BNP Paribas double ses bénéfices au premier trimestre grâce à la vente de Bank of the West. TotalEnergies et Sinopec seraient en pourparlers avec Saudi Aramco au sujet du projet de développement gazier de Jafurah en Arabie saoudite, d'une valeur de 10 milliards de dollars, selon Bloomberg. Par ailleurs, le groupe français signe un protocole d'accord en vue du développement de deux blocs en Angola. Sanofi et Eli Lilly plafonnent les prix de l'insuline pour les personnes non assurées à New York. Advanced Micro Devices: le titre perd 6,5% hors séance après la publication de perspectives jugées décevantes par le marché. Ford: les résultats du premier trimestre sont solides grâces à des prix élevés, ce qui n'empêche pas le titre de perdre un peu de terrain après la clôture. La firme rouvre les commandes pour les modèles Mustang Mach-E et baisse les prix. Lufthansa enregistre une hausse de 40% de son chiffre d'affaires au premier trimestre. Starbucks: le titre perd 5,5% hors séance après la publication de résultats trimestriels jugés décevants. Unicredit: le bénéfice net du premier trimestre dépasse 2 milliards d’euros et les prévisions du marché. Les objectifs sont relevés. Les actions du groupe Icahn chutent de 20% après l'attaque du vendeur à découvert Hindenburg. Morgan Stanley serait en train de discuter d'un accord transactionnel avec les autorités américaines dans l'enquête sur les «block trade». Les CEO de Google et de Microsoft OpenAI participeront à une réunion sur l'IA à la Maison Blanche.
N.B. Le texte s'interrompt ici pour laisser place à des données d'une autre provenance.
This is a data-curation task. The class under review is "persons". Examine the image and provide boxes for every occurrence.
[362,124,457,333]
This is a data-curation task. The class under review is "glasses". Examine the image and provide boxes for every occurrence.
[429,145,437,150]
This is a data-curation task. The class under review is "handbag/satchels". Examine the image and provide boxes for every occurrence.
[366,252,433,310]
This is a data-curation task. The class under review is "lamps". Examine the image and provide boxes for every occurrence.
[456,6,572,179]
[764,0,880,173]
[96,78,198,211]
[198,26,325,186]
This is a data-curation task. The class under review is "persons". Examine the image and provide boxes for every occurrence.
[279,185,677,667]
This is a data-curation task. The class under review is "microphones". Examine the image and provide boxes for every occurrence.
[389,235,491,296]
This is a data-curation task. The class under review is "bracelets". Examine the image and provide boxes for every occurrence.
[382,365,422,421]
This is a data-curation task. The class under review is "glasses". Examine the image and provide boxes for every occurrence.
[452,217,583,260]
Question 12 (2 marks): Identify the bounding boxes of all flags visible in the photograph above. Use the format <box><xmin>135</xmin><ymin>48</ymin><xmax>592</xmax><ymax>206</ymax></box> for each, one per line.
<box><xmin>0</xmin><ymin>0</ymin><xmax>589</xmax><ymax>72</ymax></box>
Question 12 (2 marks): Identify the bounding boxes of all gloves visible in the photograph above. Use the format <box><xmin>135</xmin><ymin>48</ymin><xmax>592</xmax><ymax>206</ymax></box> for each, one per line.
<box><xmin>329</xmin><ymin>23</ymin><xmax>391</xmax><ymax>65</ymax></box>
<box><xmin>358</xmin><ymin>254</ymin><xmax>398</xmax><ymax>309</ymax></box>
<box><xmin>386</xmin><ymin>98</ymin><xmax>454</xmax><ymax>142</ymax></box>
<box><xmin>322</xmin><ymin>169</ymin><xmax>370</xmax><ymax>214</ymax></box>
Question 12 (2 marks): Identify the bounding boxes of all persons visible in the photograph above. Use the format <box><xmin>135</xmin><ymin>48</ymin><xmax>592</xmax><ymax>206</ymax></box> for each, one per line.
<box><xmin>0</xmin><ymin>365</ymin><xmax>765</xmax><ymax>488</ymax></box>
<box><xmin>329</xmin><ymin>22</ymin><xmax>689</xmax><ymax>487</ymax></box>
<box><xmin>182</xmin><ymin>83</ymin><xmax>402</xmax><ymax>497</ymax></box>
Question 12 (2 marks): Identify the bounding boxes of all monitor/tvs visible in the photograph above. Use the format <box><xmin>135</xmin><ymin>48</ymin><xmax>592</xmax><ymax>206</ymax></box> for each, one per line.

Cette nuit et ce matin en Asie, les indices qui ont bien voulu ouvrir se replient, impactés par la faiblesse de Wall Street. Tokyo et Shanghai sont fermées, Hong Kong recule de 1,45% et Séoul abandonne 0,91%. Le future SPX récupère 8 points et l’Europe ouvre en hausse de 0,6%. Les volumes d’échanges devraient rester limités jusqu’à 20h.